- BAGIAN TEKS:
Caleg
Miskin Dilarang ke MK
M Mufti Mubarok ;
Doktor
Ekonomi Politik Unair,
Direktur
Lembaga Survey Regional (LSR)
|
JAWA
POS, 03 Mei 2014
KARUT-marut
penyelenggaraan Pemilihan Legislatif 2014 telah menyisakan banyak persoalan.
Mulai money politics serta
jual-beli dan manipulasi suara yang terstruktur, masif, dan sistemik, baik
yang dilakukan peserta pemilu -parpol dan caleg- maupun penyelenggara pemilu
-KPU dan perangkat di bawahnya serta pengawas pemilu (panwaslu). Selain itu,
yang memperpuruk dan memperkeruh keadaan adalah penguasa, termasuk
bupati-wali kota dan perangkatnya yang ingin memenangkan partainya serta
kawan koalisinya dengan menghalalkan segala cara, baik intimidasi birokrasi,
struktur, maupun fungsional.
Kondisi
itu diperparah kenyataan masyarakat yang hampir semua transaksional dengan
istilah baru: NPWP, nomer piro wani
piro? Karena itu, istilah "serangan lail", "serangan
fajar", "serangan subuh", "serangan duha", dan
"serangan TPS" marak di mana-mana, bahkan terkesan terang-terangan.
Jutaan amplop bertebaran pada pileg lalu. Tapi, siapa yang peduli, hanya
orang kaya yang bisa memenangkan dan memborong suara sebanyak-banyaknya. Dengan
kata lain, siapa yang menebar amplop, dialah yang punya harapan untuk
mendapat suara.

- INSTRUKSI YANG DIBERIKAN A: Dalam teks tentang Pileg 2014, apa kepanjangan istilah NPWP yang dipakai masyarakat?
- INSTRUKSI YANG DIBERIKAN B: Kutip seluruh isi teks tentang Pileg 2014, mulai dari "Jutaan amplop bertebaran" terus ke bawah hingga "mendapat suara.".

- ENTRI DATA:
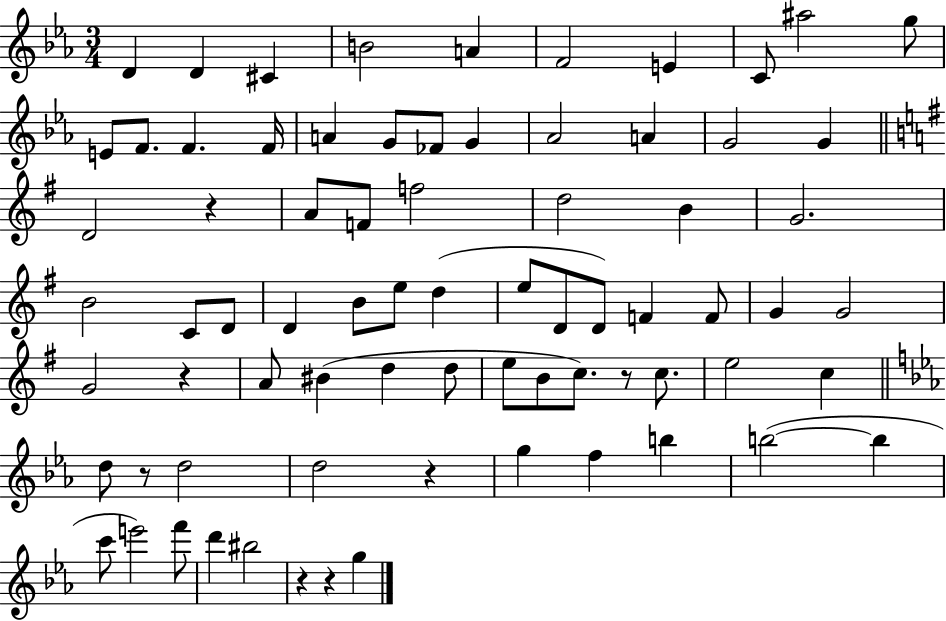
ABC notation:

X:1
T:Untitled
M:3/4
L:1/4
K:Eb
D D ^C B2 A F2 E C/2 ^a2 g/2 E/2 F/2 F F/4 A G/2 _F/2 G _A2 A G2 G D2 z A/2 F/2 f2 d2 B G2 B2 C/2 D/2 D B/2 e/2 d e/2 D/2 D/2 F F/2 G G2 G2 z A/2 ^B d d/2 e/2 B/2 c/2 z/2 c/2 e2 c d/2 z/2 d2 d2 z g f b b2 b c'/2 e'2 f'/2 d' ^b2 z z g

- HASIL AKHIR A: Nomer piro wani piro.

- HASIL AKHIR B:
Jutaan amplop bertebaran pada pileg lalu. Tapi, siapa yang peduli, hanya
orang kaya yang bisa memenangkan dan memborong suara sebanyak-banyaknya. Dengan
kata lain, siapa yang menebar amplop, dialah yang punya harapan untuk
mendapat suara.